The most plausible mechanism for associations, specifically for body weight and adiposity measures, is that phthalates interfere with peroxisome-proliferator activated receptors, which are involved in the metabolism of fat, carbohydrates, and protein.⁹ Generally speaking, phthalates may bind to these receptors, altering metabolic processes and stimulating adipogenesis and the accumulation of adipose tissue.⁹ Some phthalates also have anti-androgenic properties and are associated with lower testosterone levels and a higher estrogen/androgen ratio,¹³ which may explain some of the sex differences reported previously.

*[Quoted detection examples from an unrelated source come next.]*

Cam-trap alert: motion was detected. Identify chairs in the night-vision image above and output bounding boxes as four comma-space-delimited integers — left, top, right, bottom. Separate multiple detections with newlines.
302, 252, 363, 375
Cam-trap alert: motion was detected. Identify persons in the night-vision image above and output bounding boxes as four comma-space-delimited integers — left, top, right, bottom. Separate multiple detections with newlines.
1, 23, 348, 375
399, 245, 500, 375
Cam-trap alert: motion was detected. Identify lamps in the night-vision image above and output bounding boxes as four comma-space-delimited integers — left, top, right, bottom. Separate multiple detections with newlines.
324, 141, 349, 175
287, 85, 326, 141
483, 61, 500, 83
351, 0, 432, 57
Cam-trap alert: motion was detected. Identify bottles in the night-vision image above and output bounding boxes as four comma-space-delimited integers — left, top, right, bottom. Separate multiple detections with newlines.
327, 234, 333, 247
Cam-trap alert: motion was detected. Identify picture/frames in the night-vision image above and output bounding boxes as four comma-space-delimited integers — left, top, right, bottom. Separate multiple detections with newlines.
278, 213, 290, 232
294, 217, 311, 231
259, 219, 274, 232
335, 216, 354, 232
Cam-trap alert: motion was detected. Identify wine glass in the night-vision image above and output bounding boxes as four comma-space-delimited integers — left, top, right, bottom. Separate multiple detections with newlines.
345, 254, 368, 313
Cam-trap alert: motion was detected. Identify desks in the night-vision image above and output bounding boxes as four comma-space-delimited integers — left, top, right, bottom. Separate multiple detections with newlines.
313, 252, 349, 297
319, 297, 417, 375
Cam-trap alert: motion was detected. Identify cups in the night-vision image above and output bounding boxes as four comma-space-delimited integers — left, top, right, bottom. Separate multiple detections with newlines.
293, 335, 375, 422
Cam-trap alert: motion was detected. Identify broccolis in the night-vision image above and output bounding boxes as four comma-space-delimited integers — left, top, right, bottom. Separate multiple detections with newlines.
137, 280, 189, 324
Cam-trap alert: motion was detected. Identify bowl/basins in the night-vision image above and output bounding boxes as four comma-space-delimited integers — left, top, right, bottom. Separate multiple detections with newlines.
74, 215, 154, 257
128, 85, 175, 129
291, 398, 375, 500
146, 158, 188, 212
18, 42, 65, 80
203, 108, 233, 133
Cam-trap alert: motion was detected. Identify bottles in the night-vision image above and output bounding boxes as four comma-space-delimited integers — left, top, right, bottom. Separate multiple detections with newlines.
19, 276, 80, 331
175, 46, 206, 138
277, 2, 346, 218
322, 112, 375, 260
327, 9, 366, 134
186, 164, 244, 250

Lastly, phthalates have disruptive effects on thyroid function⁸ and insulin-like growth factor-1 (IGF-1).^16,16 Negative associations of phthalates with thyroid hormone, IGF-1, and height in children have been reported.¹⁶ In the current study, a negative association between high molecular weight phthalates and height was observed only among girls who were normal weight at baseline. Obese children have higher levels of IGF-1 and accelerated height velocity during the pre-pubertal years compared to normal weight children;³¹ therefore, it is possible that the negative association between high molecular weight phthalates and height is blunted in obese children.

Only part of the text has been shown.